Paul Jamoulle : « Mon premier souci en tant qu’habitant-commerçant du quartier, c’est le remplacement progressif de l’axe commerçant de la chaussée de Wavre, qui existe de longue date, par un nouvel axe qui part de la place du Luxembourg passe par la place de Londres pour aller vers la Porte de Namur via la rue de Dublin. On constate qu’un axe long et structurant est remplacé par un axe plus court. Beaucoup d’axes commerçants ont disparu, à cause de l’excentration des commerces, mais dans ce quartier, nous avions un chance magnifique avec l’implantation des institutions européenne.

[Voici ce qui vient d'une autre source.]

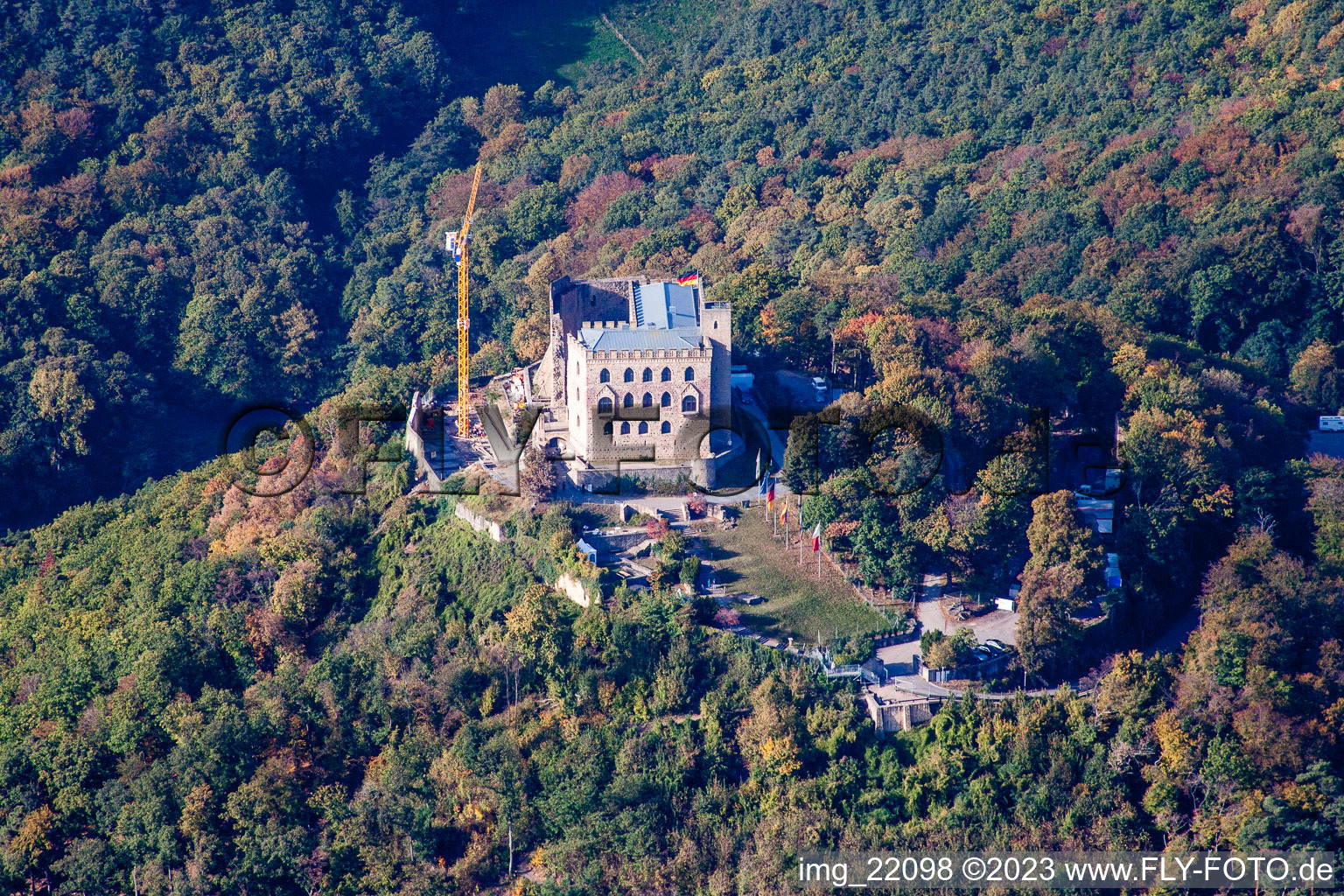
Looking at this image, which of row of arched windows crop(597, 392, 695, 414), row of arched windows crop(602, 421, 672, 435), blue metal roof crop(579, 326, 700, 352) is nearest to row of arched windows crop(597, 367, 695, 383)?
row of arched windows crop(597, 392, 695, 414)

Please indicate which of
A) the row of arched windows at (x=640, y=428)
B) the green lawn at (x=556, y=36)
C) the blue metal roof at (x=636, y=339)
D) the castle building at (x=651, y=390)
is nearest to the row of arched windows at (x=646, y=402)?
the castle building at (x=651, y=390)

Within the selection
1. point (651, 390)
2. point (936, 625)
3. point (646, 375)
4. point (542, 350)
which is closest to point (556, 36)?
point (542, 350)

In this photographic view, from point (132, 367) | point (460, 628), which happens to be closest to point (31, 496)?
point (132, 367)

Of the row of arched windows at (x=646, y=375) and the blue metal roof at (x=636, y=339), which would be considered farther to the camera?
the blue metal roof at (x=636, y=339)

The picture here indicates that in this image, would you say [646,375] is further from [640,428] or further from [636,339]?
[640,428]

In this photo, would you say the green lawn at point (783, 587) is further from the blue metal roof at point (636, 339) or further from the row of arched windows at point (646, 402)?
the blue metal roof at point (636, 339)

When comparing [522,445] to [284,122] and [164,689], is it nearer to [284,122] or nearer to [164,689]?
[164,689]
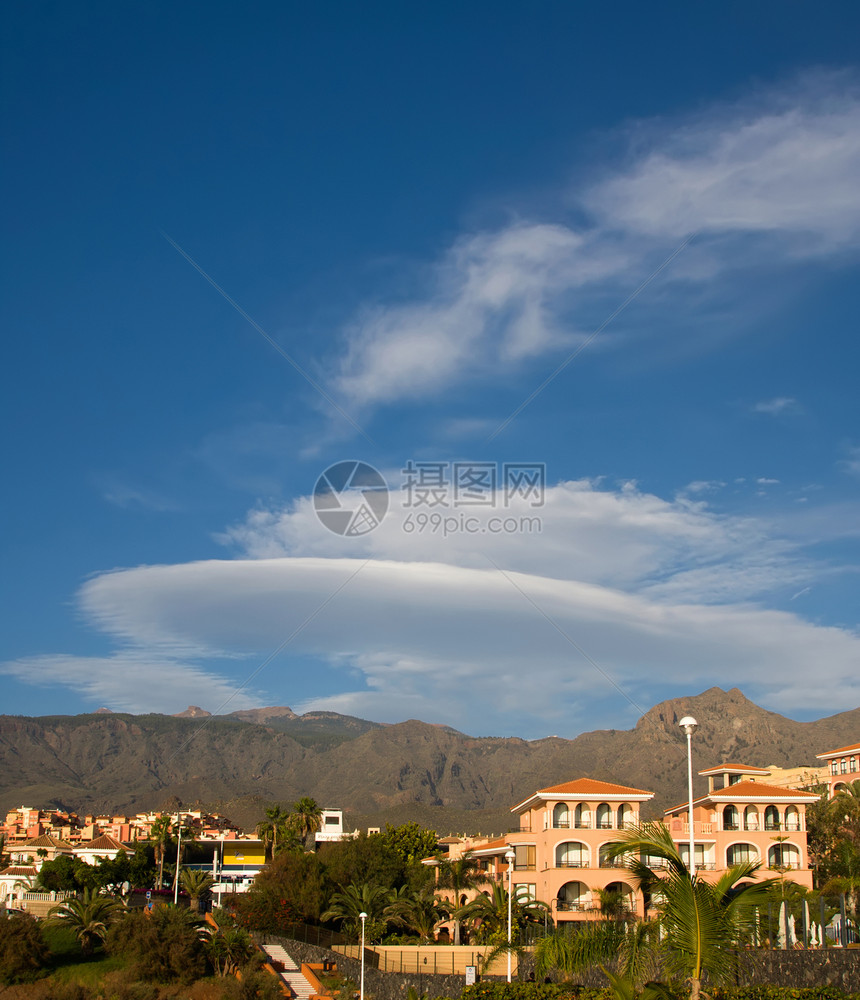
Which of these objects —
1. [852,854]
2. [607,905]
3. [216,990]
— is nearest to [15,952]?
[216,990]

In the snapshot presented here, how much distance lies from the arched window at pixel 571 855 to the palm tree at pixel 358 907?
9.82 metres

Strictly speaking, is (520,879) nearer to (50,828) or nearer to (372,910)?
(372,910)

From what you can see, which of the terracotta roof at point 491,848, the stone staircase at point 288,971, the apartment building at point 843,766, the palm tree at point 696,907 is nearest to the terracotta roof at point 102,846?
the terracotta roof at point 491,848

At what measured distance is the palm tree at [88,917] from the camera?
44.5 meters

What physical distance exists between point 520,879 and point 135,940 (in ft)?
75.5

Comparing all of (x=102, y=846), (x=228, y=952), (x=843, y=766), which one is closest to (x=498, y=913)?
(x=228, y=952)

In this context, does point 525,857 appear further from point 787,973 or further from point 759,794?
point 787,973

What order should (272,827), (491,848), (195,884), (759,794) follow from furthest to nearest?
1. (272,827)
2. (491,848)
3. (195,884)
4. (759,794)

Malheureusement, on a observé à la fois un enfermement des commerces à l’intérieur des institutions et un manque cruel de soutien et d’imagination commerçante à l’extérieur.
Le commerce est aujourd’hui dans le Parlement, on devrait le mettre dehors, pour que tout le monde en profite et que les gens dans le Parlement vivent la ville. Le mécanisme qui est développé dans le quartier est de faire rentrer les gens par un parking, une entrée de gare ou un métro, puis de les faire travailler, puis ils repartent chez eux, loin, sans avoir eu besoin de sortir. Ce modèle de ville crée des habitants fantômes qui vivent dans des termitières, des montagnes avec des entrées en dessous.

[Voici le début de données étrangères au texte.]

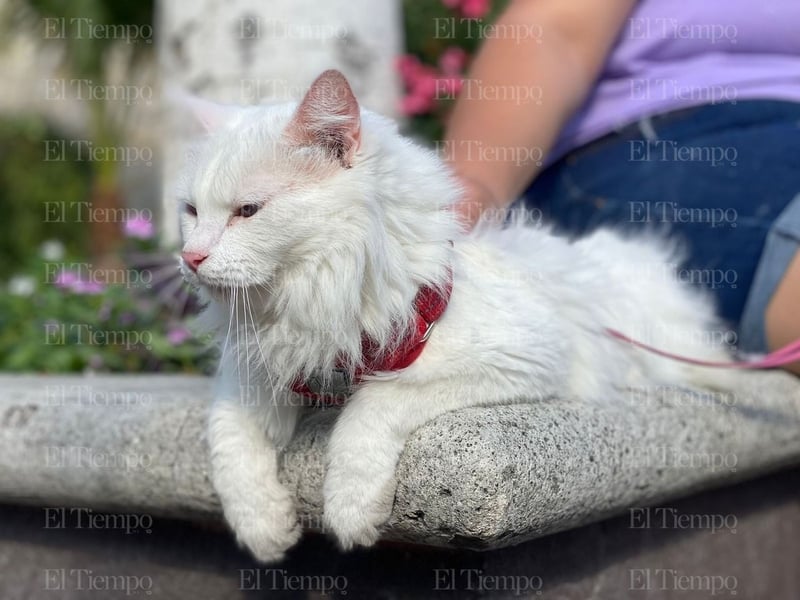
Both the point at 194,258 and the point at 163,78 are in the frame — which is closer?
Result: the point at 194,258

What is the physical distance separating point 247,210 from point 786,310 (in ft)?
4.73

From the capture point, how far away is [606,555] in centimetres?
A: 203

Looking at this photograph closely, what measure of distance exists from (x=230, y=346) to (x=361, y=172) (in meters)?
0.42

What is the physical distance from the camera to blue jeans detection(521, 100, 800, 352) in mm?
2307

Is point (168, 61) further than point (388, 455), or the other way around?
point (168, 61)

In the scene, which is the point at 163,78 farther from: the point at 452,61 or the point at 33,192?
the point at 33,192

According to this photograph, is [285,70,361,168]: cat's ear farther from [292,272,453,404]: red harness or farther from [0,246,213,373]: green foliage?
[0,246,213,373]: green foliage

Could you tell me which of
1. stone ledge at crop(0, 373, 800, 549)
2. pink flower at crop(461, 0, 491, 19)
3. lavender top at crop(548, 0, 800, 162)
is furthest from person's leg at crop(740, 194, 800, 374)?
pink flower at crop(461, 0, 491, 19)

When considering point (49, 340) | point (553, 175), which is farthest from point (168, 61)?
point (553, 175)

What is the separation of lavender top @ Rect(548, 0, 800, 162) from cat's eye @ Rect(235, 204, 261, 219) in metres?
1.33

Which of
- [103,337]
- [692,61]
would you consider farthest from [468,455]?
[103,337]

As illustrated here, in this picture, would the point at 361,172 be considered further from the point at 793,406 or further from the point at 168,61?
the point at 168,61

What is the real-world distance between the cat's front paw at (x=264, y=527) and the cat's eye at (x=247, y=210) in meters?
0.53

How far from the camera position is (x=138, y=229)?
3.42m
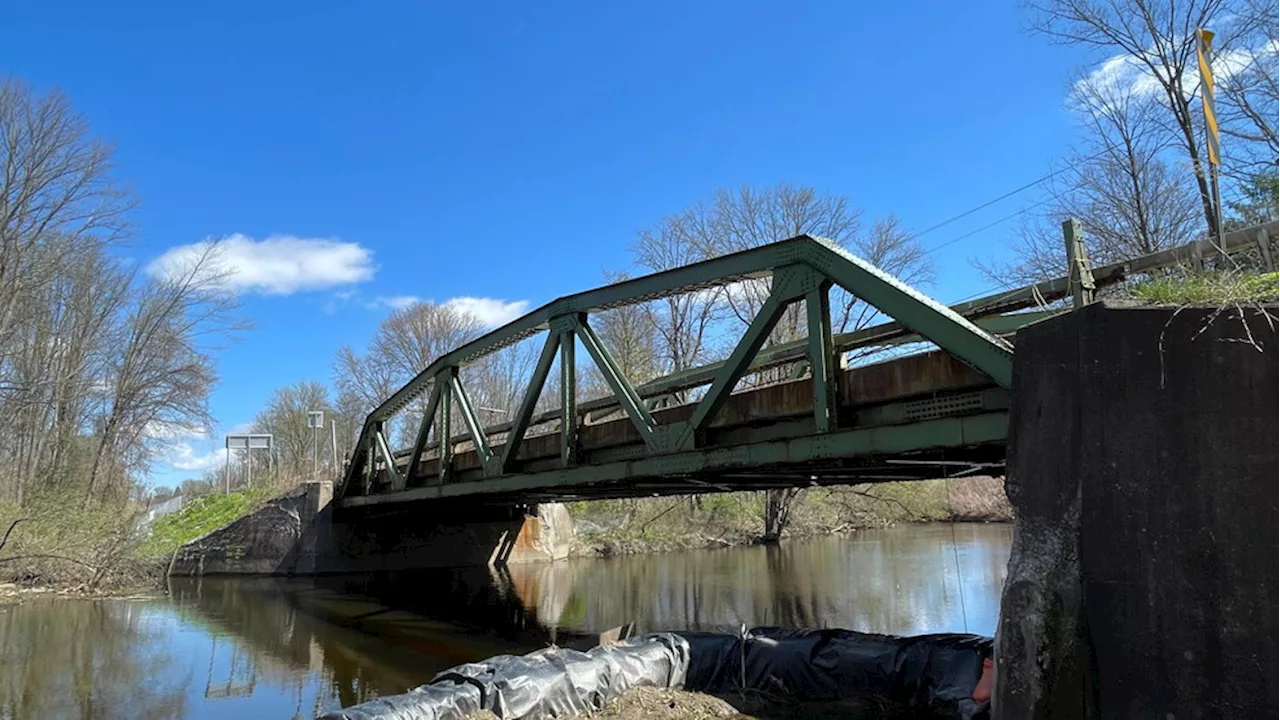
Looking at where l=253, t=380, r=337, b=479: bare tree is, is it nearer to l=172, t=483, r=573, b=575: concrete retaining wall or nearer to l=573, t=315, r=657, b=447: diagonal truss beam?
l=172, t=483, r=573, b=575: concrete retaining wall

Or, la vie d’un quartier fonctionne aussi avec du commerce de proximité, du commerce fort, structurant. Ça favorise la vie, l’occupation des lieux, la sécurité, la convivialité. On a de moins en moins de commerce de fond, de bouchers, de boulangers, de libraires, de banques ou de postes. On a des tas de petites surfaces commerciales industrielles, où on nous vend de la nourriture en barquettes. Je ne sais pas si c’est bon ou mauvais toutes ces petites entités de supermarché. Cela devient peut-être des combats d’arrière-garde. La poste est coincée dans le Parlement, nous on a juste des guichets poste d’appoint dans des commerces. Il y avait une vraie poste, elle a disparu quand s’est créée une nouvelle poste dans la galerie du Parlement, qui n’est pas accessible à tout le monde, elle s’est privatisée. Les commerces à côté du Parlement s’orientent aussi vers ceux qui sont dans les ensembles administratifs du quartier et pas vers une population mixte. »
IEB : Qu’en est-il alors de la place du Luxembourg ?
PJ : « On y a mis tout ce dont le manque d’imagination belge est capable. Les gens qui l’utilisent ce sont les jeunes en stage, des lobbystes, etc, ils font du networking, ils essayent de rencontrer des gens pour leur carrière, leur futur. On voit qu’il y a deux ou trois endroits sur-occupés, et le reste est relativement vide. Le reste ne correspond pas aux attentes commerciales du public qui est là. Pour savoir qu’y mettre, il faut partir de la diversité des modes de vie du quartier, avec toutes les nationalités qui y transitent. Ils y a certainement des tas de demandes, pour que les gens s’y sentent bien. La place du Luxembourg, on y va car c’est « the place to be », mais on n’y est pas bien. Il faut que les gens se découvrent, communiquent, etc. Ce pourrait être le bon endroit, mais il faut en créer d’autres aussi. Le Parlement va attirer un nombre croissant de visiteurs. Aujourd’hui les institutions veulent faire venir de plus en plus de monde, même si leur communication est encore à améliorer. Ils veulent déplacer des touristes par centaines de milliers. Comment les loger, les nourrir ? On risque de voir les surfaces commerciales les moins rentables de la place du Luxembourg se transformer en une succession d’enseignes de fast-food et autres mini supermarchés, d’enseignes internationales en recherche de visibilité et, là, on va au au désastre, c’est le contraire de ce qu’on veut voir en face du Parlement, l’Europe ce n’est pas ces multinationales. L’Europe doit s’intéresser à ce que son environnement devient, sinon ce serait un symbole épouvantable. On ne veut ni une place vide, ni des Mac Do. La ville c’est la vie, et ça va de pair avec des bus, des trams, des ateliers d’artistes. Participer a la ville avec du travail, des ateliers culturels, créer une vie, participer avec des salles polyvalentes, etc, ça s’est un quartier vivant, cohérent, soutenable. »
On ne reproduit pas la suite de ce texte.